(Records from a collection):
-- Opening Marker --

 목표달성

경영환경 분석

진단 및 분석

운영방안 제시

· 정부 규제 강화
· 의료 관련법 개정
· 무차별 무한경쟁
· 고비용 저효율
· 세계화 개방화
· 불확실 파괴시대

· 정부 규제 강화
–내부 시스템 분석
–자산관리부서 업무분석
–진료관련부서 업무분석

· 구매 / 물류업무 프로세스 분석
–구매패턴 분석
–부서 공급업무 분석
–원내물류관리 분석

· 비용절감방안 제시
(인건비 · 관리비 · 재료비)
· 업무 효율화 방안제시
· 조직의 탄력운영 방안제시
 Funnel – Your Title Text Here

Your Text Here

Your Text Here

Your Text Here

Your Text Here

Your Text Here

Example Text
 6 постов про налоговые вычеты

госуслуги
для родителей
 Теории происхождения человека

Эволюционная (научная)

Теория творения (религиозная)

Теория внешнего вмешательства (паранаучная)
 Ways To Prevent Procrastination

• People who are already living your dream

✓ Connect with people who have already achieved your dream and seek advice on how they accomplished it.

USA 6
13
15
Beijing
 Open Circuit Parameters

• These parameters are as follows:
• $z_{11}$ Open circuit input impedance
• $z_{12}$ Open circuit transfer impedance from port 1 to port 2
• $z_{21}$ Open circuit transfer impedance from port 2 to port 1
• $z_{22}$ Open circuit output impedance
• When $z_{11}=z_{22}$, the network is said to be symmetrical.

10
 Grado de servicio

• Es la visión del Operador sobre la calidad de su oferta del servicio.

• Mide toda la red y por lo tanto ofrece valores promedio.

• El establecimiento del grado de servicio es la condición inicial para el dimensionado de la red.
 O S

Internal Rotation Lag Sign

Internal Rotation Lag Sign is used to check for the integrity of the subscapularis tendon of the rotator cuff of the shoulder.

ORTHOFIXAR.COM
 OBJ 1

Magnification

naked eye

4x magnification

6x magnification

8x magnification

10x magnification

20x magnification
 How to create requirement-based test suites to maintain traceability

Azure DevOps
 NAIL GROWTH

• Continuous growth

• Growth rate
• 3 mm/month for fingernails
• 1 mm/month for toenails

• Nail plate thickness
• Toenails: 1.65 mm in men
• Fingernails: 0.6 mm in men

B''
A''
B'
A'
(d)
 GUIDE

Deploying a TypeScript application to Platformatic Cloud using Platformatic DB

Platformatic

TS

-- Closing Marker --

(WHAT YOU WILL DO): Where a line above holds the string "Rotation", show that line.

(RESPONSE TO THIS TASK):
Internal Rotation Lag Sign
Internal Rotation Lag Sign is used to check for the integrity of the subscapularis tendon of the rotator cuff of the shoulder.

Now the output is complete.